Streisand remembered “doing a scene from Christopher Fry’s A Phoenix Too Frequent. I was supposed to be yearning for the leading man but I wasn’t even attracted to him, so I put a piece of chocolate cake off-stage. This is God's honest truth. So, I could look over his shoulder and see the cake and at least I could be attracted to that, you know!”
1960, Age 18 ...
"When I was eighteen I worked as a clerk at the Michael Press printing company," Barbra stated. "I used to rehearse The Rose Tattoo for acting class in between answering the telephone. Every week I took my paycheck home to the apartment I shared with my girlfriend Susan Dwaorkowitz, and I put it in my little set of envelopes. I'd set aside $5 for the phone and $10 for laundry and $20 for food and $25 for rent, and I still had $5 left over for Miscellaneous. Sometimes Miscellaneous went for a taxi, which was a big thrill."

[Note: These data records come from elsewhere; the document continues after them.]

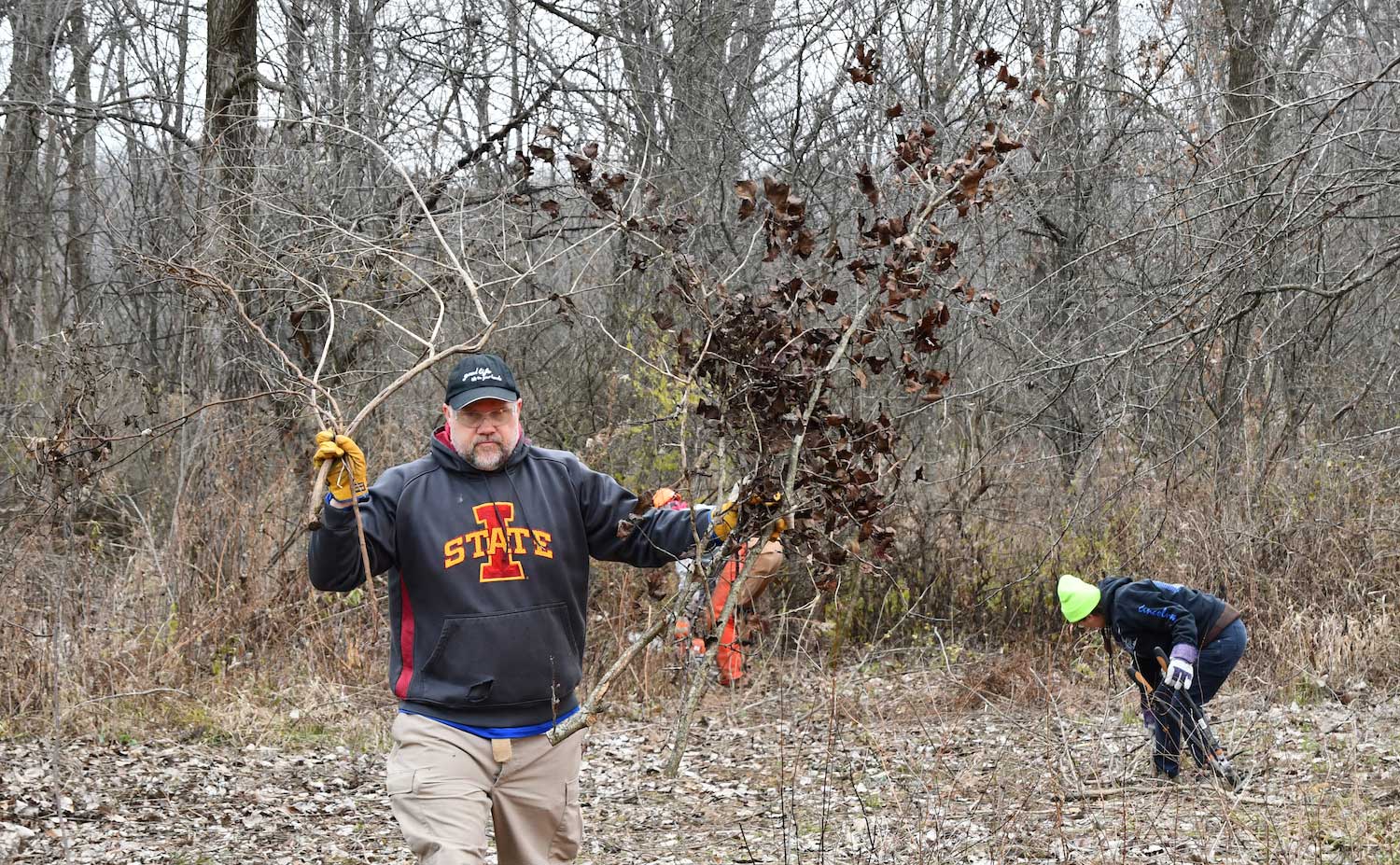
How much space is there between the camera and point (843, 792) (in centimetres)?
661

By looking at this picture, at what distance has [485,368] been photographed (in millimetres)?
4250

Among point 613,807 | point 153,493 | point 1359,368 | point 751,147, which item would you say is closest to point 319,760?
point 613,807

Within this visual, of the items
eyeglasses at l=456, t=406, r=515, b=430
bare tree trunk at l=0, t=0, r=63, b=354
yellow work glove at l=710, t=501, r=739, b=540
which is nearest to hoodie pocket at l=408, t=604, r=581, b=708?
eyeglasses at l=456, t=406, r=515, b=430

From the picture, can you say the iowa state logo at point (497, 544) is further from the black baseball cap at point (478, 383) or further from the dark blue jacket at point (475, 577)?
the black baseball cap at point (478, 383)

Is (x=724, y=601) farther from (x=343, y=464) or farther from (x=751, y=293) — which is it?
(x=343, y=464)

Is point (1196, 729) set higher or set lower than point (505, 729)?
lower

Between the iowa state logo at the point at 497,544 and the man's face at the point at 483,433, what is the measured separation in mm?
147

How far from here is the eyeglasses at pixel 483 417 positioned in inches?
168

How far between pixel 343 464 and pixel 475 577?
1.75 ft

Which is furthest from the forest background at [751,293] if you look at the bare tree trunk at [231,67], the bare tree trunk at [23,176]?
the bare tree trunk at [23,176]

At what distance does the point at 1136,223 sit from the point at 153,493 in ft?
27.6

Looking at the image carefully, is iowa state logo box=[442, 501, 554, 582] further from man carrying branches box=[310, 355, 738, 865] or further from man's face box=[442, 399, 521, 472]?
man's face box=[442, 399, 521, 472]

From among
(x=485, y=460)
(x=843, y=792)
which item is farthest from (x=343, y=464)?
(x=843, y=792)

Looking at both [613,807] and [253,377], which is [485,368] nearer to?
[613,807]
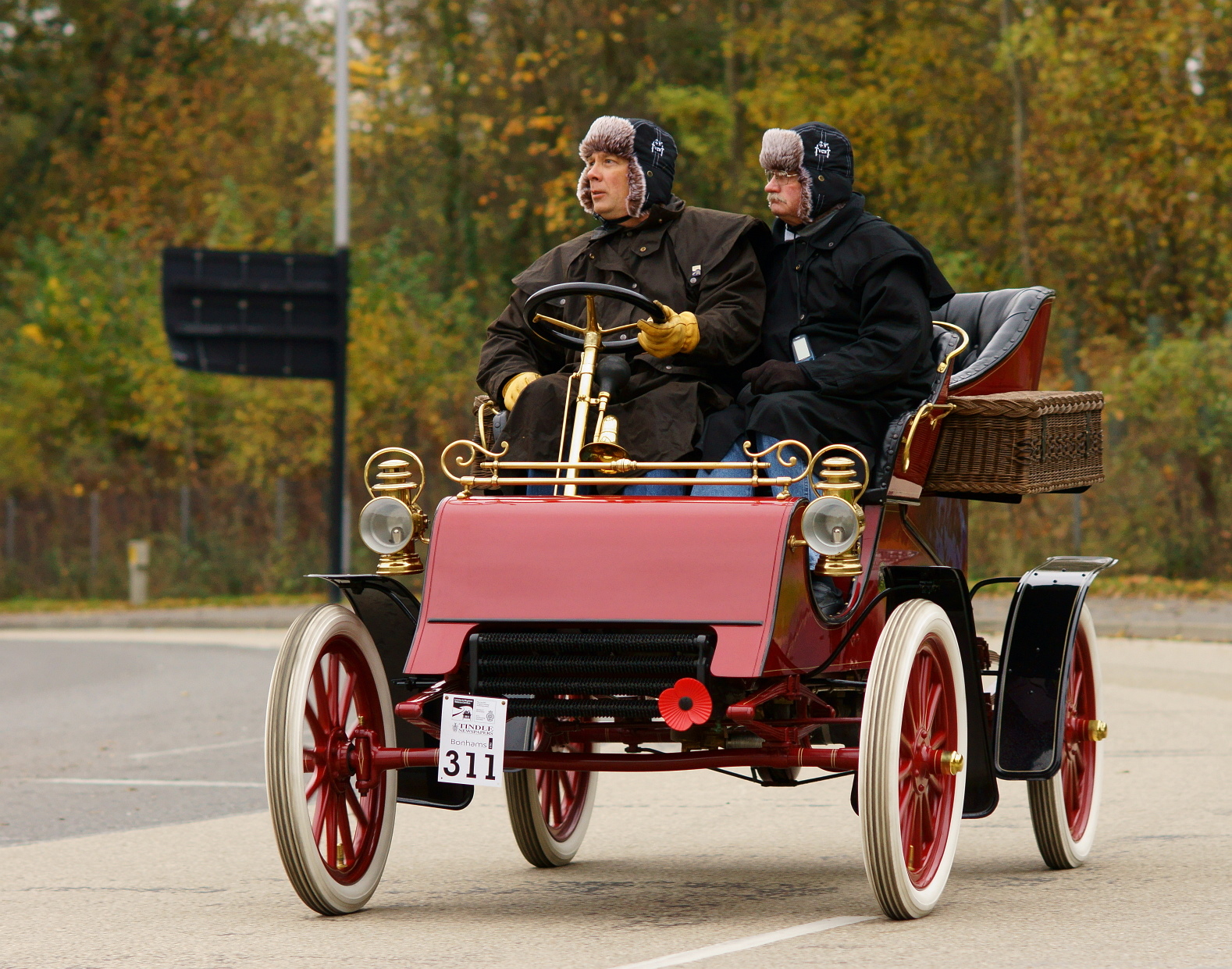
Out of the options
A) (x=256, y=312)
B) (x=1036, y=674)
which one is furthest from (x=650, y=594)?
(x=256, y=312)

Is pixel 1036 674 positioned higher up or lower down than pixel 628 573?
lower down

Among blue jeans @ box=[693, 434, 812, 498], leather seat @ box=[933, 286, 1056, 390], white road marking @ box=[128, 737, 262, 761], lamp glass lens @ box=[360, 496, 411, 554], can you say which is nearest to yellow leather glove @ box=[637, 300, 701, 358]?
blue jeans @ box=[693, 434, 812, 498]

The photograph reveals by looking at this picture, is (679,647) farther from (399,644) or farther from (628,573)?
(399,644)

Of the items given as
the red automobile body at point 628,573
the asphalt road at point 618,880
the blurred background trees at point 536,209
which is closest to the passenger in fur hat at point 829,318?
the red automobile body at point 628,573

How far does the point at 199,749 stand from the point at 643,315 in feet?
20.9

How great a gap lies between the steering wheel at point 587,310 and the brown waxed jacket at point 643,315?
0.09 m

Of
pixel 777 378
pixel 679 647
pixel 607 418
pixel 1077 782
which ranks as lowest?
pixel 1077 782

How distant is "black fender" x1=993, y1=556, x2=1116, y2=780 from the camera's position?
6.51 meters

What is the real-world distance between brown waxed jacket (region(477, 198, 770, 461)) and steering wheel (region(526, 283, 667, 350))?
3.5 inches

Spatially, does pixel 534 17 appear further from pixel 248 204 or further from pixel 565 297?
pixel 565 297

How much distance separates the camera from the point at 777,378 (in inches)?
256

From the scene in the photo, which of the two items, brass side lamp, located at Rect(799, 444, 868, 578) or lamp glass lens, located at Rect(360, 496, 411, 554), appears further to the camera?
lamp glass lens, located at Rect(360, 496, 411, 554)

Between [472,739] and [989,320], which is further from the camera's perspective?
[989,320]

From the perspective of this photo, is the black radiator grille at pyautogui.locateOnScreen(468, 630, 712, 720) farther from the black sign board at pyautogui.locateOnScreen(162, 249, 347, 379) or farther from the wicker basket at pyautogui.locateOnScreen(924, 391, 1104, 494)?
the black sign board at pyautogui.locateOnScreen(162, 249, 347, 379)
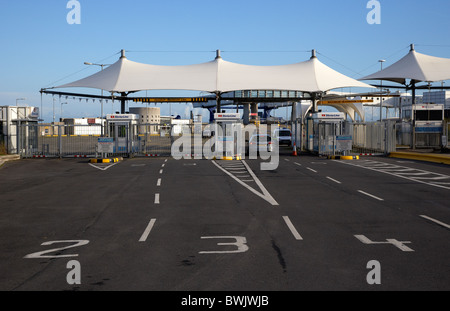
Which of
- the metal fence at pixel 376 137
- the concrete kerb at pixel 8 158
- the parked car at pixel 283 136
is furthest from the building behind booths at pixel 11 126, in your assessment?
the metal fence at pixel 376 137

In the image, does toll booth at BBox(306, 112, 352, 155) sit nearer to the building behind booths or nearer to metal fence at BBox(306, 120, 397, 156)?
metal fence at BBox(306, 120, 397, 156)

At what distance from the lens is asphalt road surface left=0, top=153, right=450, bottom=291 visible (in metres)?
6.78

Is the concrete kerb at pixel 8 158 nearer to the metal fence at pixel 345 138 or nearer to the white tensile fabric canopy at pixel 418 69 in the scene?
the metal fence at pixel 345 138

But Barbra was fired from that job, and started collecting unemployment. "To get the money, you had to look for a job," she explained. "I was looking for a job, but as an actress, not a switchboard operator. They checked up and cut off my checks. So there I was, out of money and out of work. And then I entered this talent contest in a bar in Greenwich Village. Not as an actress though. As a singer—even though I'd never had a lesson."
Streisand met Dustin Hoffman around 1960 at Theatre Studios (10th Avenue) in New York, where they both studied.
Bob Schulenberg, a young artist and illustrator, met Streisand in 1960, too. "I turned around," he wrote, "and there was this very exotic looking creature wearing a kind of lurex-y jacket of red and silver metallic threads and huge Elizabethan sleeves that puffed out, and underneath she had on a mulberry velvet short skirt about an inch and a half above the knee (minis didn’t come in to fashion for about another five years). She was carrying shopping bags stuffed with clothing – feathers, a beautiful lavender feather coat."
Half-way through 1960, Streisand found herself singing on the stage of The Lion. The rest, as they say, is history.